Accurate Multi-Category Student Performance Forecasting at Early Stages of Online Education Using Neural Networks
Naveed Ur Rehman Junejo, Muhammad Wasim Nawaz, Qingsheng Huang, Xiaoqing Dong, Chang Wang, Gengzhong Zheng
TL;DR
The paper tackles multiclass early prediction of online student performance by predicting four outcome categories (Distinction, Pass, Fail, Withdrawn) using a data-analytic pipeline on the OULAD dataset. It introduces a 1D-CNN architecture with a comprehensive preprocessing workflow that merges multiple data sources, engineers features such as total_reg_days, and trains with class weights to handle imbalance. Empirically, the approach significantly outperforms baselines like RF, DFFNN, and ANN-LSTM across accuracy, precision, recall, and F1, achieving around 92% accuracy at 20% course length and about 98% at complete course length, with robust ROC-AUC even in early windows. The work demonstrates strong potential for timely interventions in online education and suggests Transformer-based extensions for even better performance in future research.
Abstract
The ability to accurately predict and analyze student performance in online education, both at the outset and throughout the semester, is vital. Most of the published studies focus on binary classification (Fail or Pass) but there is still a significant research gap in predicting students' performance across multiple categories. This study introduces a novel neural network-based approach capable of accurately predicting student performance and identifying vulnerable students at early stages of the online courses.

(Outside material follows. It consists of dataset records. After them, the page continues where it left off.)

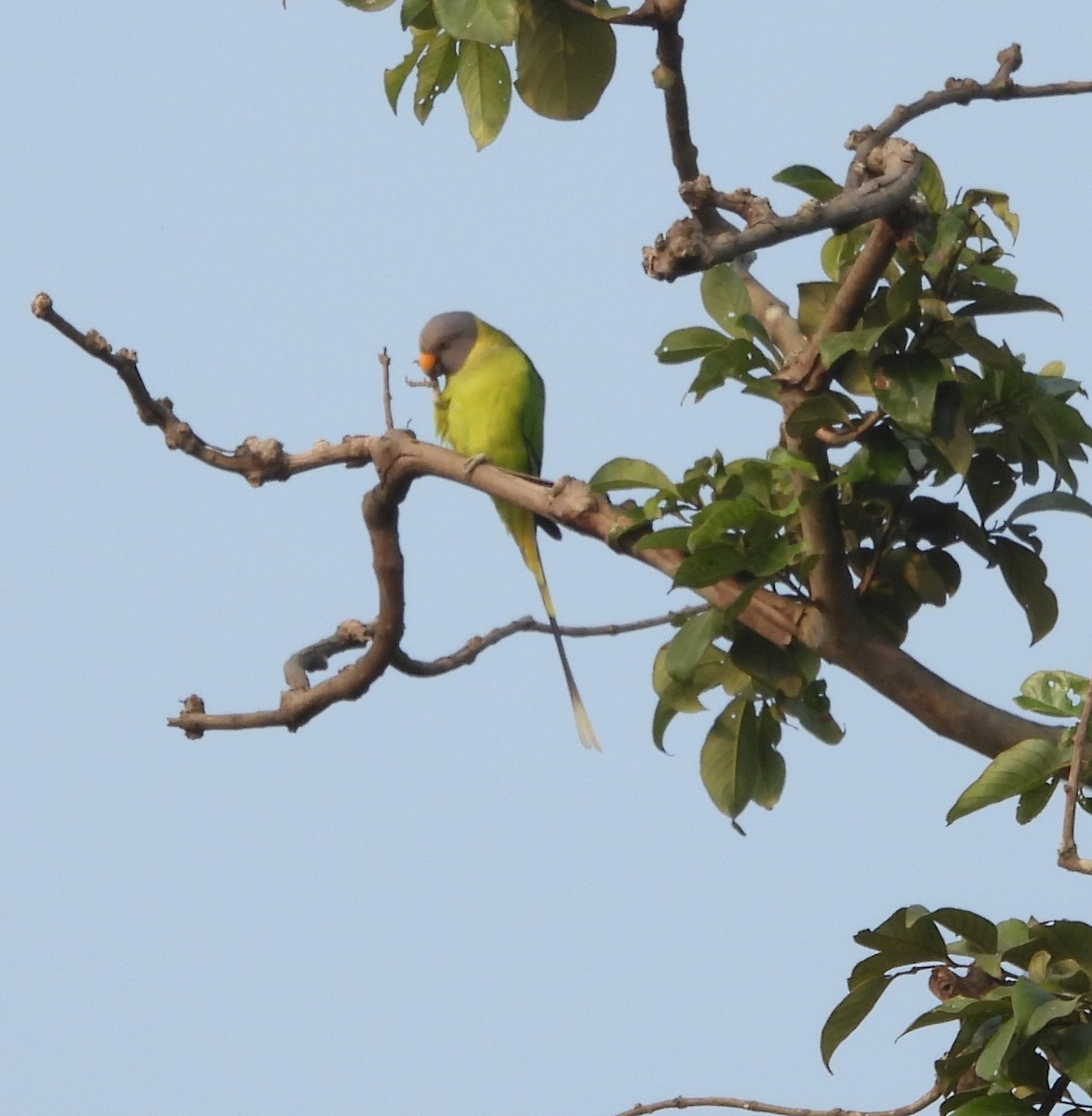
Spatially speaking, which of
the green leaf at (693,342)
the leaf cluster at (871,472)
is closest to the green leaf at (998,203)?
the leaf cluster at (871,472)

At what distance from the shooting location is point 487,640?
9.59 ft

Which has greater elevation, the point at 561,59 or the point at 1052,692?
the point at 561,59

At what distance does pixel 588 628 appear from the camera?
2.72 m

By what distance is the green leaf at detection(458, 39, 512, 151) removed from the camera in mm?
2418

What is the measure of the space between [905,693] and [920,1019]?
1.48ft

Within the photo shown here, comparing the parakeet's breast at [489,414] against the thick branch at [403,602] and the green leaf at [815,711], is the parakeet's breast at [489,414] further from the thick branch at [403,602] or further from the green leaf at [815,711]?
the green leaf at [815,711]

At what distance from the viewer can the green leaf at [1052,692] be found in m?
2.04

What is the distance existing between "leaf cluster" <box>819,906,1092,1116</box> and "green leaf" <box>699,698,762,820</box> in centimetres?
49

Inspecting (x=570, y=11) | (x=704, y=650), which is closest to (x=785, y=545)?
(x=704, y=650)

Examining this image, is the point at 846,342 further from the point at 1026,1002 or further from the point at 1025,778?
the point at 1026,1002

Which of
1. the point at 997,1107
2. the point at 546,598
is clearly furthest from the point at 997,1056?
the point at 546,598

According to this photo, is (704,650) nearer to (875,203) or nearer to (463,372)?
(875,203)

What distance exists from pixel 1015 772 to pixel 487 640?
1.27 meters

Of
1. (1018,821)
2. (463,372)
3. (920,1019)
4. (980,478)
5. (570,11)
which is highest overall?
(463,372)
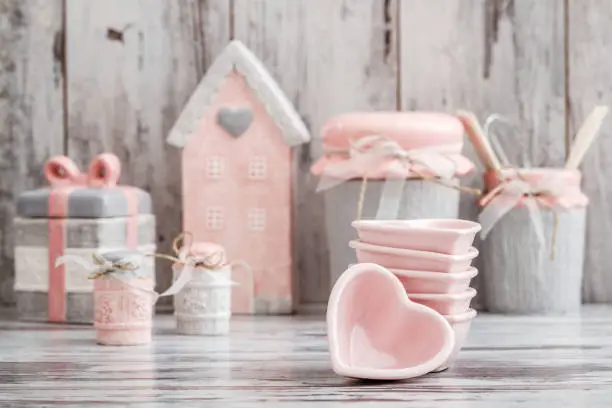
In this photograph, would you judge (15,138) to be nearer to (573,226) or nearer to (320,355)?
(320,355)

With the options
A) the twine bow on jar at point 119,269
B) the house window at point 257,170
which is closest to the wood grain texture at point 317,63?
the house window at point 257,170

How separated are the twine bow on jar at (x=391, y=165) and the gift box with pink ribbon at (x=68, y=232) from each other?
275 millimetres

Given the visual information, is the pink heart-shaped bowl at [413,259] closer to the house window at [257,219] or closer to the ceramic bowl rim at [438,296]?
the ceramic bowl rim at [438,296]

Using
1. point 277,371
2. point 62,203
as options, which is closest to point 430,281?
point 277,371

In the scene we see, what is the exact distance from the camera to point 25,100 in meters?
1.41

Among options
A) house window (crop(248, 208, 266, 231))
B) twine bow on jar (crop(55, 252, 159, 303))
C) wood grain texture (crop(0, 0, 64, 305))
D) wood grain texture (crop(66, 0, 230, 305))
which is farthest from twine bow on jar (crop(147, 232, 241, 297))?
wood grain texture (crop(0, 0, 64, 305))

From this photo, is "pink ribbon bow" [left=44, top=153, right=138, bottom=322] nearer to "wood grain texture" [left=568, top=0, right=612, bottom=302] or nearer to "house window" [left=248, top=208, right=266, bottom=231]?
"house window" [left=248, top=208, right=266, bottom=231]

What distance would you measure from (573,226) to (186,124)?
518 mm

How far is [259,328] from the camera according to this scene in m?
1.18

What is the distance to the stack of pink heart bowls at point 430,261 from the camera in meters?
0.86

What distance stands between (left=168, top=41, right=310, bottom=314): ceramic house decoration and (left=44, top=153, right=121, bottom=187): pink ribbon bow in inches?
3.5

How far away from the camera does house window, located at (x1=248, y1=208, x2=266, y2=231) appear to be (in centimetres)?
129

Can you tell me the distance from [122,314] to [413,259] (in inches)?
14.6

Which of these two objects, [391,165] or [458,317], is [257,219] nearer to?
[391,165]
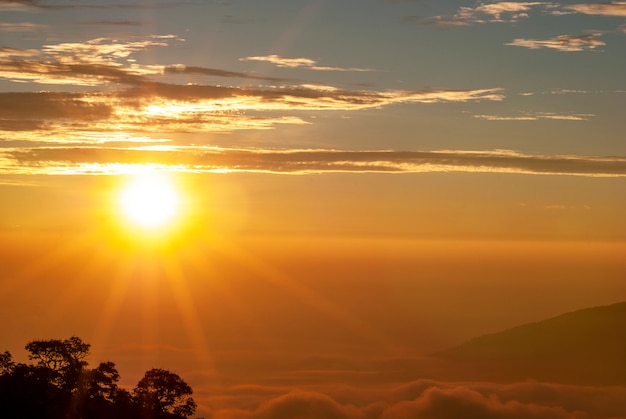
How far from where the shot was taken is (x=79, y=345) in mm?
83125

The Open University Learning Analytics (OULA) dataset is employed to develop and test the proposed model, which predicts outcomes in Distinction, Fail, Pass, and Withdrawn categories. The OULA dataset is preprocessed to extract features from demographic data, assessment data, and clickstream interactions within a Virtual Learning Environment (VLE). Comparative simulations indicate that the proposed model significantly outperforms existing baseline models including Artificial Neural Network Long Short Term Memory (ANN-LSTM), Random Forest (RF) 'gini', RF 'entropy' and Deep Feed Forward Neural Network (DFFNN) in terms of accuracy, precision, recall, and F1-score. The results indicate that the prediction accuracy of the proposed method is about 25% more than the existing state-of-the-art. Furthermore, compared to existing methodologies, the model demonstrates superior predictive capability across temporal course progression, achieving superior accuracy even at the initial 20% phase of course completion.